Report from the Field: January 13, 2005
A 14-member delegation of IsraAID members has begun to work on an Israeli-Jewish Emergency Medical, Feeding and Children’s Station in the southern city of Balapitiyia, three hours south of Colombo (pop. 20,000), Sri Lanka. In the city itself, the team is located on a main intersection between the camps and the seashore. Among the IsraAID delegation are representatives from the Humanitarian Arm of the Kibbutz Movement, Magen David Adom, as well as other Israeli aid organizations with specialties in logistics.
The team is currently operating a field clinic and is sending mobile medical units to assist people in several of the surrounding sites made up of between 100 to 1000 internally displaced people (IDP). Most of the population of the IDP camps comes from coastal villages in that region that were wiped out by the tsunami. Our team was also asked to give guidance on sanitation in the schools, because of the concern of future outbreaks of epidemics.
Sri Lankan child receives medical treatment
The team has also set up an emergency feeding center and water distribution point to help serves thousands of vulnerable survivors on site and in the surrounding areas. People have already started coming in.

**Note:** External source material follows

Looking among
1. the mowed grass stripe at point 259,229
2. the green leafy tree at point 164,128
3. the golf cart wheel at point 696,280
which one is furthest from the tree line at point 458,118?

Food is distributed to children
As a result of the tsunami many women were traumatized and no longer able to properly breastfeed. The Israeli relief team is currently offering assistance to those mothers and children.
Gal Lusky, head of the IsraAID delegation, teaching mothers
how to prepare baby formula
The second stage of this project will address the needs of traumatized children and youth through our activity tent. There will be a need for experts in children and youth services in the children’s activity area in the camps and in the schools. Our team is working with groups focusing on children to learn what the exact needs are.
Report from the Field: January 14, 2005
IsraAID’s relief team stationed in Balapitiyia, Sri Lanka has been working around the clock to address the immediate needs on the ground.
Over the last 24 hours, The Israeli-Jewish Emergency Medical, Feeding and Children’s Station has served thousands of people left homeless from the tsunami.
Today alone, Israeli medical personnel, from Magen David Adom, treated over 350 patients, many of whom are women and children suffering from infecting wounds and injuries. Two of the team’s doctors along with a paramedic, are also running an outreach program to the surrounding monasteries and schools that are currently sheltering thousands of people whose homes were destroyed.
The emergency feeding station served meals to over 600 people with the participation of over dozens of local volunteers. The station also provided infant formula to over 80 mothers, traumatized by the disaster and no longer able to properly breastfeed.
Dozens of kids attended the newly established "children’s activity tent." Afternoon creative programs have been designed for children between the ages of 2-6 and 6-12 in order to begin to ease their level of stress.